You could tell by the absolutely packed crowd at this breakout that DNS on Azure is something a lot of people think about. The problem was, this session was not at all a “best practices” and instead just a “here’s some new features”.

They talked about a new ability to import/export DNS records via the GUI, they talked about a new feature to disable health checks in a Traffic Manager portal so you can always serve clients to a backend application despite it failing health checks, and then I ducked out before they talked about Private Zone enhanced searches because the new session was more important.

Securely Operate and Manage your Estate with Azure Policy and More #

This is where we tried to go next, but if DNS was a hot topic, this was even more so. We were denied entry at the door because the room was at capacity and ended up needing to watch this one online while sitting just outside the room.

This was a really great session and you definitely got the impression that the team behind Azure policy is very in tune with it’s challenges and they definitely have a long list of features they are working to add. I’m going to bullet some of the things they covered:

  • They were discussing some enhancements to Selectors or Fitlers on policies when I joined the online session, because it took me a little bit I missed most of what they said but I will be looking into it later.
  • They are releasing versioning of Built-In policies so you can lock in a specific version of the policy you have deployed, with support for auto upgrades for patches/minor versions.
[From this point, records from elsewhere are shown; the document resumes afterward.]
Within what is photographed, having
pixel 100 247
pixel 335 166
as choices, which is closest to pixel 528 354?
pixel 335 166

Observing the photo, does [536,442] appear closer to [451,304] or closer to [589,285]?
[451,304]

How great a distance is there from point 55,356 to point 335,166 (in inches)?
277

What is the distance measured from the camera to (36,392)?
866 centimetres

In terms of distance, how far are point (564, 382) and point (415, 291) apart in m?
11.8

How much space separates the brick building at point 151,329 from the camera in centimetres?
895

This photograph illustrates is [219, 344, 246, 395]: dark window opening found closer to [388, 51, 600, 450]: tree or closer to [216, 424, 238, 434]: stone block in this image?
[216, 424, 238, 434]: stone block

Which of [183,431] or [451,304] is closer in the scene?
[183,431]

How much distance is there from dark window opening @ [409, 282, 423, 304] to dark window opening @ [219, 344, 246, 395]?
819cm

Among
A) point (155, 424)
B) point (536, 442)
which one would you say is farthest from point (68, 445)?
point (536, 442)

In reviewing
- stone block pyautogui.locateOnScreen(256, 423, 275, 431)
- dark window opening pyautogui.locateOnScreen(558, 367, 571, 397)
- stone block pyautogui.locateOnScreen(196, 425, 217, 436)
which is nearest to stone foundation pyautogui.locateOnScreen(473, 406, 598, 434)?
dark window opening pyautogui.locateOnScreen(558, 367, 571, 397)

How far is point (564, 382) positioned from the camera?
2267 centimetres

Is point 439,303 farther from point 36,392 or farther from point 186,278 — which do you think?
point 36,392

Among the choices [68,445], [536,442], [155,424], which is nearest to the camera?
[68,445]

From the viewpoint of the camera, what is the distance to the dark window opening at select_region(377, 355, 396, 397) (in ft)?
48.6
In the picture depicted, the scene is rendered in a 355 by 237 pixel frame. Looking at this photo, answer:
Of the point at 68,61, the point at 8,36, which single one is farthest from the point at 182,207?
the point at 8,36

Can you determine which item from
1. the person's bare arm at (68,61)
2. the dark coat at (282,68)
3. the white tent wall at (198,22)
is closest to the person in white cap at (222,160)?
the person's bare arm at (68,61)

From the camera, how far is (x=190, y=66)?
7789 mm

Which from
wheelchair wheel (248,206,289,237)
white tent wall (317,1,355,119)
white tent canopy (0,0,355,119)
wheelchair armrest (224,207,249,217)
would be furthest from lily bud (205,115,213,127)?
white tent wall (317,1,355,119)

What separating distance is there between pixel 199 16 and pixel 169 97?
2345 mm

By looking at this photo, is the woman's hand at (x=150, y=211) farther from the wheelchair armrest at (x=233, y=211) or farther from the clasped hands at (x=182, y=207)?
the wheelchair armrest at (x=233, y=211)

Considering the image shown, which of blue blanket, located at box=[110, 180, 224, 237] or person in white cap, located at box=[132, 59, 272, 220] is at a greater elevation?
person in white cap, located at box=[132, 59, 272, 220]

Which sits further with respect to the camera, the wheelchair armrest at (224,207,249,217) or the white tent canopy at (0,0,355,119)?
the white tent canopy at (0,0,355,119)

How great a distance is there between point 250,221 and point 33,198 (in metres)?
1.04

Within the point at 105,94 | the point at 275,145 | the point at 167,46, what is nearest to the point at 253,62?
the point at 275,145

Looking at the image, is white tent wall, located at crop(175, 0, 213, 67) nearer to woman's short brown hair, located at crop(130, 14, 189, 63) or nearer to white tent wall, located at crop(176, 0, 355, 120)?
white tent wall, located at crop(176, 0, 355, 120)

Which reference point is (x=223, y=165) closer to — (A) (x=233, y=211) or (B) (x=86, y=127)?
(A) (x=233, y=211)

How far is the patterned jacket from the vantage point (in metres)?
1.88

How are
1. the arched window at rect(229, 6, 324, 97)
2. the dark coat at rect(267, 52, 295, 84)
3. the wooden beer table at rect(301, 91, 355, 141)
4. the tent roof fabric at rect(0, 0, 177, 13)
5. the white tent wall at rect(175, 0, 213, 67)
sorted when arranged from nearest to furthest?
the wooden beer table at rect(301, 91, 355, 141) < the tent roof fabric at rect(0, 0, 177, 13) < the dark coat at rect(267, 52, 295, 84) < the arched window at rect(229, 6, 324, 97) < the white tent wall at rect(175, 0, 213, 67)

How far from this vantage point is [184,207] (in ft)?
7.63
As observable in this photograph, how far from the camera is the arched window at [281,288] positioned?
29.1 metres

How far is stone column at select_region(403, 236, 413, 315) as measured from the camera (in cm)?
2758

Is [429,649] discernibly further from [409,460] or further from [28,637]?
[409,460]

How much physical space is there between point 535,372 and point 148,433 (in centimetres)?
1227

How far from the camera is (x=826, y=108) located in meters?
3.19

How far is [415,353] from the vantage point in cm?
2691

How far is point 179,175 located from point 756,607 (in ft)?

Versioning in Custom policies is on their roadmap but they said their priorities are to support this new versioning system, build better management tools around it, and then to release it for Custom policies afterwards.
  • Can now use a capabilities selector instead of field or value in your if statements to target common resources based on a capability. The example they gave was:
"if": {
  "capability": "SupportsPrivateLink",
  "equals": true,
}
  • They are working towards making policies user-aware so that you can use filters or selectors or exemptions based on the user deploying the resource. They said the biggest challenge they are dealing with is that the policy system currently has no awareness or ties into user context at all.
  • They are working on supporting RegEx in Policy. They stated in the chat that this isn’t going to be a direct RegEx-in-a-policy solution. Rather, they are working on allowing Policy objects to utilize Azure Resource Graph, which supports RegEx and will come with a host of other benefits at the same time, no word on the schedule for this.
  • They are currently in preview for a feature to enhance resource state notifications with event grid

Wrap #

Another day down, I felt like it was pretty apparent based on where I saw some crowds that there are a lot of people hungry for more infrastructure/platform related sessions but it seems like those are harder to come by with the emphasis on making AI products.

Looking forward to another session with the Azure Platform Engineering team tomorrow.